La République Démocratique du Congo (RDC) fait face à une nouvelle épidémie d'Ebola qui soulève des inquiétudes quant à sa gestion. Selon l'Organisation Mondiale de la Santé (OMS), l’identification tardive de cette menace met en lumière la négligence des États-Unis qui, au lieu de renforcer leur collaboration, se désengagent.
Marco Rubio, chef de la diplomatie américaine, incarne cette attitude cynique et désinvolte à l'image de l'ère Trump. Ce dernier a non seulement omis de régler ses cotisations dues à l’OMS, mais a également annoncé son retrait de l'organisation en janvier 2025, exacerbant ainsi une crise globale déjà d’une ampleur considérable.
Les commentaires récents d'Elon Musk, concernant l'USAID, montrent également un mépris troublant pour l'aide humanitaire. En février 2025, il se vantait d'avoir considérablement réduit les efforts ayant pour but de combattre Ebola. Selon le New York Times, sur les cinq programmes de lutte financés par les États-Unis en RDC, quatre ont été supprimés, affaiblissant significativement la réponse à cette épidémie.

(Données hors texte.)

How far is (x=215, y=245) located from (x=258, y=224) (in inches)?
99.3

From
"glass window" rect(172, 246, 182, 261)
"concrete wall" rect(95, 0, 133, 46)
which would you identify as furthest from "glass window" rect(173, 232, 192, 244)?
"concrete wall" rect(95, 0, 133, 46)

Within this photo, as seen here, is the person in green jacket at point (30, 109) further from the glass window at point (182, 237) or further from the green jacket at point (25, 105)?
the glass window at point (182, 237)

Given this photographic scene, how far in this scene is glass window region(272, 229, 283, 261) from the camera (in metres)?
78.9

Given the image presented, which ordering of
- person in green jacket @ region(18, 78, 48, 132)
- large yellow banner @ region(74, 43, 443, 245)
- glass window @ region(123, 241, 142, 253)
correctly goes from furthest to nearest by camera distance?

Cette situation met en lumière les conséquences de l'austérité budgétaire et d'une vision étroite, où l'engagement international est souvent perçu comme une faiblesse. Il est crucial de rappeler que l’assistance mondiale peut, en retour, bénéficier à tous les pays, y compris les États-Unis. La pandémie d'Ebola nous enseigne que l'égoïsme ne fait que freiner la solidarité et exacerber les crises humanitaires.